The Affordable Care Act is set to face another Supreme Court challenge to its provision for no-cost prescription contraception, but unless you’re an employer that is a private company controlled by a few family members with strong religious convictions, you are unlikely to be affected.
Last November, the Supreme Court accepted seven different appeals from religious nonprofits that are trying to wash their hands of any role in providing employees with contraceptive coverage.
The issue of employers with religious objections seemed to be resolved in the 2014 Burwell v. Hobby Lobby Stores Inc. case, which gave those employers a way to opt out, but it also left many unanswered questions, said Tim Verrall, a shareholder at the law firm Ogletree, Deakins, Nash, Smoak & Stewart.

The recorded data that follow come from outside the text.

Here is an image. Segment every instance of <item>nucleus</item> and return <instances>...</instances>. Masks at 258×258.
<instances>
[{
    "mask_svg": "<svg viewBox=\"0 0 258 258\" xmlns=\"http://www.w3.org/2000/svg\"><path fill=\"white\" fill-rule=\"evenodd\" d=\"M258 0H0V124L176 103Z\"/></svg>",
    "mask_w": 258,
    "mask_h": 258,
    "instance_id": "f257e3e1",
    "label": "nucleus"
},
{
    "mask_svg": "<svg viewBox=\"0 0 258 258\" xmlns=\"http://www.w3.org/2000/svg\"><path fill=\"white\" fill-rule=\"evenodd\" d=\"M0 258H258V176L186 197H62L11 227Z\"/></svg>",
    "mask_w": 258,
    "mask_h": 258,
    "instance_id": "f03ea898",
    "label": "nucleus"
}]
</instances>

Employers with religious objections can submit a form stating their beliefs and let a third party cover the costs. But the group behind the most recent challenge has argued that even the act of filling out the form implicates them in a sin. They want to be covered by a blanket exemption that the government extends to churches.

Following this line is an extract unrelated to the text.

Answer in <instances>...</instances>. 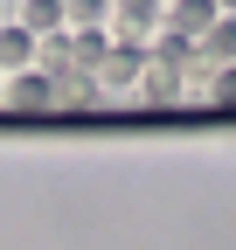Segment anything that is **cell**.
<instances>
[{"label":"cell","instance_id":"obj_8","mask_svg":"<svg viewBox=\"0 0 236 250\" xmlns=\"http://www.w3.org/2000/svg\"><path fill=\"white\" fill-rule=\"evenodd\" d=\"M104 28H70V70H91L98 77V56H104Z\"/></svg>","mask_w":236,"mask_h":250},{"label":"cell","instance_id":"obj_10","mask_svg":"<svg viewBox=\"0 0 236 250\" xmlns=\"http://www.w3.org/2000/svg\"><path fill=\"white\" fill-rule=\"evenodd\" d=\"M104 14H111V0H63L70 28H104Z\"/></svg>","mask_w":236,"mask_h":250},{"label":"cell","instance_id":"obj_5","mask_svg":"<svg viewBox=\"0 0 236 250\" xmlns=\"http://www.w3.org/2000/svg\"><path fill=\"white\" fill-rule=\"evenodd\" d=\"M195 49L209 56L216 70H222V62H236V14H216V21H209V28L195 35Z\"/></svg>","mask_w":236,"mask_h":250},{"label":"cell","instance_id":"obj_9","mask_svg":"<svg viewBox=\"0 0 236 250\" xmlns=\"http://www.w3.org/2000/svg\"><path fill=\"white\" fill-rule=\"evenodd\" d=\"M21 28H35V35L70 28V21H63V0H21Z\"/></svg>","mask_w":236,"mask_h":250},{"label":"cell","instance_id":"obj_12","mask_svg":"<svg viewBox=\"0 0 236 250\" xmlns=\"http://www.w3.org/2000/svg\"><path fill=\"white\" fill-rule=\"evenodd\" d=\"M216 7H222V14H236V0H216Z\"/></svg>","mask_w":236,"mask_h":250},{"label":"cell","instance_id":"obj_13","mask_svg":"<svg viewBox=\"0 0 236 250\" xmlns=\"http://www.w3.org/2000/svg\"><path fill=\"white\" fill-rule=\"evenodd\" d=\"M0 90H7V83H0Z\"/></svg>","mask_w":236,"mask_h":250},{"label":"cell","instance_id":"obj_4","mask_svg":"<svg viewBox=\"0 0 236 250\" xmlns=\"http://www.w3.org/2000/svg\"><path fill=\"white\" fill-rule=\"evenodd\" d=\"M139 90L153 104H174L181 98V62H167V56H146V70H139Z\"/></svg>","mask_w":236,"mask_h":250},{"label":"cell","instance_id":"obj_6","mask_svg":"<svg viewBox=\"0 0 236 250\" xmlns=\"http://www.w3.org/2000/svg\"><path fill=\"white\" fill-rule=\"evenodd\" d=\"M35 42H42L35 28L7 21V28H0V70H7V77H14V70H28V62H35Z\"/></svg>","mask_w":236,"mask_h":250},{"label":"cell","instance_id":"obj_7","mask_svg":"<svg viewBox=\"0 0 236 250\" xmlns=\"http://www.w3.org/2000/svg\"><path fill=\"white\" fill-rule=\"evenodd\" d=\"M216 14H222L216 0H174V7H167L160 21H167V28H181V35H201V28H209Z\"/></svg>","mask_w":236,"mask_h":250},{"label":"cell","instance_id":"obj_2","mask_svg":"<svg viewBox=\"0 0 236 250\" xmlns=\"http://www.w3.org/2000/svg\"><path fill=\"white\" fill-rule=\"evenodd\" d=\"M0 104H7V111H49L56 104V77L49 70H14L7 90H0Z\"/></svg>","mask_w":236,"mask_h":250},{"label":"cell","instance_id":"obj_3","mask_svg":"<svg viewBox=\"0 0 236 250\" xmlns=\"http://www.w3.org/2000/svg\"><path fill=\"white\" fill-rule=\"evenodd\" d=\"M111 14H118V35H153L160 28V14H167V0H111Z\"/></svg>","mask_w":236,"mask_h":250},{"label":"cell","instance_id":"obj_11","mask_svg":"<svg viewBox=\"0 0 236 250\" xmlns=\"http://www.w3.org/2000/svg\"><path fill=\"white\" fill-rule=\"evenodd\" d=\"M209 98L216 104H236V62H222V70L209 77Z\"/></svg>","mask_w":236,"mask_h":250},{"label":"cell","instance_id":"obj_1","mask_svg":"<svg viewBox=\"0 0 236 250\" xmlns=\"http://www.w3.org/2000/svg\"><path fill=\"white\" fill-rule=\"evenodd\" d=\"M139 70H146L139 35H118V42H104V56H98V90H125V83H139Z\"/></svg>","mask_w":236,"mask_h":250}]
</instances>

“They believe that it’s like pushing a button that opens up a machine that give contraception to employees,” Verrall said. “The case is not about challenging the ACA as much as it is about religious freedom and whether filling out a form is burdening your exercise of religion.”
It’s an interesting case that gets a lot of press, but it isn’t going to affect many employers, according to Verrall.
“If you’re not an employer that is either a church, closely related to a church, or if you’re a not-for-profit company that is held by people who are related and have strong religious beliefs, this isn’t going to mean a whole lot to you,” he said.
A decision is expected before the end of the court’s session in June.